O QUE FAZER:
Reescreva a análise do conto, tudo desde "As marcas que" até "tinham para ele.", e substitua "compaixão" por "solidariedade".

Ora, a cena descrita pelo narrador atua de forma impactante pela criação da imagem de uma
menina de 5 anos que não consegue entender a morte da mãe e pergunta, inocentemente, sobre o
retorno de sua genitora. O pai, aos soluços, dá esperanças de retorno, considerando que a criança não
teria capacidade para entender o ocorrido naquele momento. No final do trecho, além da informação
de que a menina estava ficando parecida com mãe, o narrador menciona que ela era o encanto de sua
vida e do irmão Manoel. A menina transforma-se no maior bem afetivo dessa família, o que também
é inserido na narrativa para justificar a necessidade de vingar a sua morte.
As marcas que apresentam uma história cuidadosamente conduzida continuam quando o narrador também justifica porque Manoel vivia com ele e a filha. Segundo o narrador, o irmão “[...] nunca se casara nem se casaria, ele tinha um lábio leporino que fora mal operado e o seu rosto tinha um
esgar permanente muito feio, ele sabia disso, e as garotas fugiam dele. Assim, a família do Manoel
éramos eu e Laurinha” (FONSECA, 2006, p. 91). Há nessa passagem uma extensão da situação de
piedade que estimula um sentimento de compaixão em relação a Manoel, que já havia sido caracterizado como emotivo e nesse fragmento fica evidente que não tinha mais ninguém além do irmão e da
sobrinha, destacando, dessa forma, a importância que tinham para ele.
Criada essa situação de pena por meio dos recursos apontados, o narrador volta-se para a narração do acontecimento que desestabiliza a situação inicial do conto. Ele tinha o hábito de buscar a
filha no colégio, mas, não o fez em um determinado dia, sem explicar o motivo disso. Como a menina
não apareceu em casa, juntamente com Manoel, procuraram por vários lugares até serem informados
de que ela havia sido encontrada morta em um terreno baldio. O pai e o tio, desolados, foram chamados até o Instituto Médico Legal (IML) para fazer o reconhecimento do corpo:
O senhor se prepare para algo muito chocante, disse o legista, O estuprador espancou-a
com ‘muita violência, quebrou os dentes e o nariz dela, depois estrangulou-a’, a menina tem
‘equimoses pelo corpo todo’. O legista abriu uma gaveta de metal onde estava o corpo de
Laurinha. O rosto dela estava deformado devido aos golpes violentos que sofrera. ‘Parecia
uma máscara, uma grotesca caricatura’ (FONSECA, 2006, p. 91, grifos meus).

DADOS FORNECIDOS:
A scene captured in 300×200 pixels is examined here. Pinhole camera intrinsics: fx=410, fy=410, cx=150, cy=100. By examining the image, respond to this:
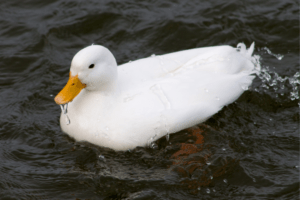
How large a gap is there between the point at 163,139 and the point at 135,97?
72 centimetres

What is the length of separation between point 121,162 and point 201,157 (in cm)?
102

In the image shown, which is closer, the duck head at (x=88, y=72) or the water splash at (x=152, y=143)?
the duck head at (x=88, y=72)

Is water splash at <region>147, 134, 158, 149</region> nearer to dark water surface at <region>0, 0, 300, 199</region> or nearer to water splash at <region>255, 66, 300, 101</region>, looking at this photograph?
dark water surface at <region>0, 0, 300, 199</region>

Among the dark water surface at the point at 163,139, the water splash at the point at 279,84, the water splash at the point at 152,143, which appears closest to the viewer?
the dark water surface at the point at 163,139

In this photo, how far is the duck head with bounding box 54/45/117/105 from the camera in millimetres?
4836

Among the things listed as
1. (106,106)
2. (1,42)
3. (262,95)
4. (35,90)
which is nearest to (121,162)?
(106,106)

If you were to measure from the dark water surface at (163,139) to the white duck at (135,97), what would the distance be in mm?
289

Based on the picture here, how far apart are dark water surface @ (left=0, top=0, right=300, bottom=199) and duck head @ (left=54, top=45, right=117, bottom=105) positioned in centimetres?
81

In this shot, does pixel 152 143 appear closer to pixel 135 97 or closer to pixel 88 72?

RESPOSTA DA TAREFA:
As marcas que apresentam uma história cuidadosamente conduzida continuam quando o narrador também justifica porque Manoel vivia com ele e a filha. Segundo o narrador, o irmão “[...] nunca se casara nem se casaria, ele tinha um lábio leporino que fora mal operado e o seu rosto tinha um
esgar permanente muito feio, ele sabia disso, e as garotas fugiam dele. Assim, a família do Manoel
éramos eu e Laurinha” (FONSECA, 2006, p. 91). Há nessa passagem uma extensão da situação de
piedade que estimula um sentimento de solidariedade em relação a Manoel, que já havia sido caracterizado como emotivo e nesse fragmento fica evidente que não tinha mais ninguém além do irmão e da
sobrinha, destacando, dessa forma, a importância que tinham para ele.